Cherreads

Chapter 5 - Prom

The morning of prom dawned brighter than it had any right to. Lyra woke to golden light slanting across her bruised arms and a still, aching silence in her room. Her uncle had passed out hours ago, and the air reeked of stale liquor and old bitterness.

She dressed quickly, quietly, slipping out the door like a whisper.

By late morning, she stood once more on the steps of the Marchenko home.

And they were waiting.

Three hours of transformation began. Three intense, glorious hours of laughing, spinning, makeup and fabric, giggles and curls.

The sisters flitted around her like butterflies, tossing fabrics through the air and holding earrings against her ears.

"Try the blue one!"

"No, gold! Her eyes light up in gold."

"Wait, hold still, I need to fix that curl…"

But nothing felt right.

Nothing felt hers.

Until she saw it.

Hanging quietly at the back of the wardrobe, a shadow among color.

It was black. Deep, inky black. Long-sleeved, with lace that dusted down her arms and around the ends like midnight smoke. The skirt pooled like liquid ink, and the neckline dipped just low enough to whisper rather than shout.

It wasn't trendy. It wasn't sequined.

It was something else.

"That one," she whispered.

The room hushed.

His mother exchanged glances with the girls but said only, "My mother made that. Long time ago."

No one told her it had been passed down for over sixty years.

No one told her it was sacred.

They just helped her zip it up.

And when she turned toward the mirror, something caught in her throat.

For the first time in her life, she didn't look broken.

She looked like a secret.

---

Prom was loud.

The gym had transformed into a riot of light and sound.
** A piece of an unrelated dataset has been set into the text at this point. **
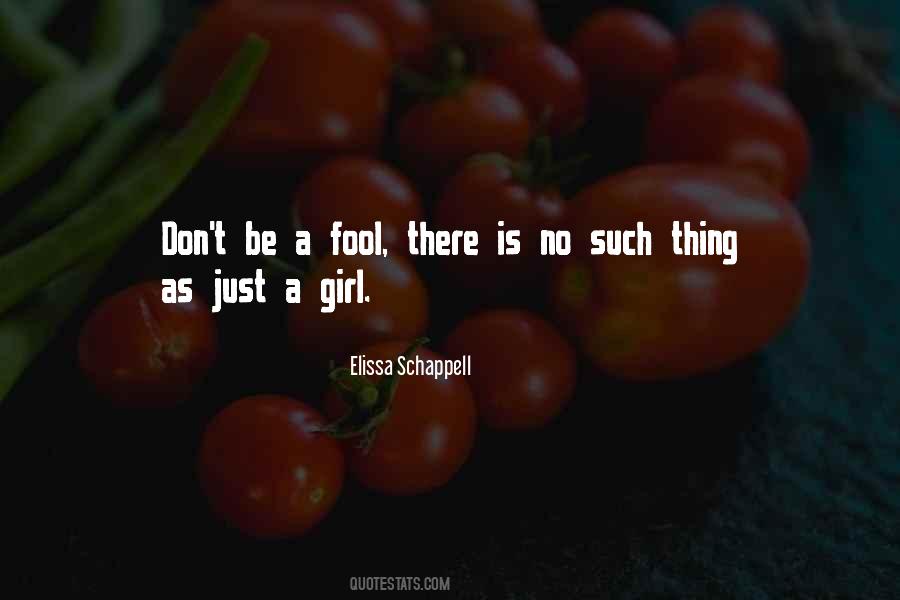 Such A Fool Quotes #1330458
Neon balloons lined the ceiling. Streamers spilled like vines. Music boomed from every wall, rattling through the floor.

Students danced like they had only this night to live. The girls wore fire and glitter. The boys had slicked-back hair and awkward grins.

But when Lyra walked in, everything shifted.

Heads turned.

Conversations stumbled.

She walked beside Elias, his dark suit sharp and his eyes even sharper. But it was her they couldn't stop staring at.
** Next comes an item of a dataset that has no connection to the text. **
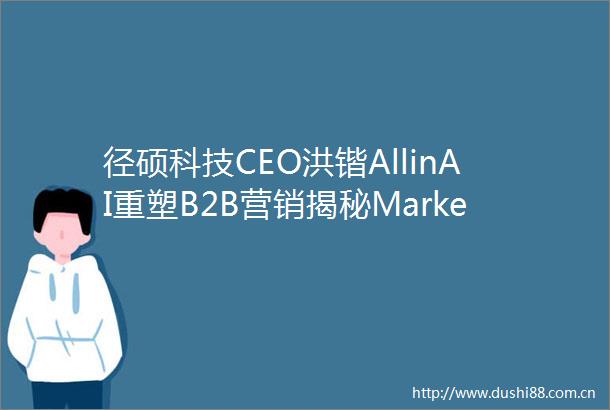 径硕科技CEO洪锴AllinAI重塑B2B营销揭秘MarketingAgent增长战略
The girl in the black lace dress.

The ghost come to dance.

Some of the boys' mouths parted.

Some of the mean girls squinted, trying to remember if they'd ever seen her before.

Amanda Vale's smile froze in place. Talia Reed elbowed Cassie hard.

Elias leaned in and said with a grin, "Told you they wouldn't know what hit them."

She tried to smile.

Tried to dance.

But something inside her stayed still.

Like she wasn't meant to be here.

The lights were too bright.

The laughter too loud.

The touches—accidental brushes of shoulders, fingers, elbows—made her flinch.

Thirty minutes in, she stepped away.

Elias noticed. Followed.

"You okay?"

She nodded too quickly. "I just… I can't. I don't belong here."

He reached out. She flinched again.

"I'm sorry," she whispered, and then she turned and left.

---

The night air bit her skin as she walked. Her heels clicked on the empty road. Her head felt light.

She'd only had one lemonade.

One.

But the world wobbled around the edges. Her vision blurred. Her body turned soft.

Her knees buckled.

And then a voice, soft and strange, like silk dipped in smoke.

"Careful now, dove. We wouldn't want you cracking that lovely face of yours."

She looked up.

A boy—no, not a boy—stood above her. Tall. Pale. With eyes like melting mercury. He wore a suit that didn't belong to this century, and when he smiled, it was too still. Too sharp.

He helped her stand with one hand, barely touching.

"Are you lost, my dear?" he asked.

"I… I think I was drugged," she slurred.

He frowned slightly. "Children these days. So careless with their cups."

"Who are you?"

He bowed, a flourish of wrist and charm. "Damon. Just Damon. A passerby. A connoisseur of lost things."

His voice was old. Touched with accents she didn't know.

He walked beside her, slowly. And though she staggered, she felt steadier near him.

"Why are you helping me?" she asked.

He smiled, but not kindly. "Because, little ghost, you looked like a secret someone was trying to steal."

"I'm not special."

His eyes flicked to hers.

"No," he said, and his voice dropped like a stone into still water. "You're not."

She flinched.

He leaned closer, his breath cold.

"But you could be."

And then he was gone.

Just gone.

She blinked, stumbled forward, and realized she was almost home.

The house loomed ahead. The storm had not come yet.

But inside her, something had begun to stir.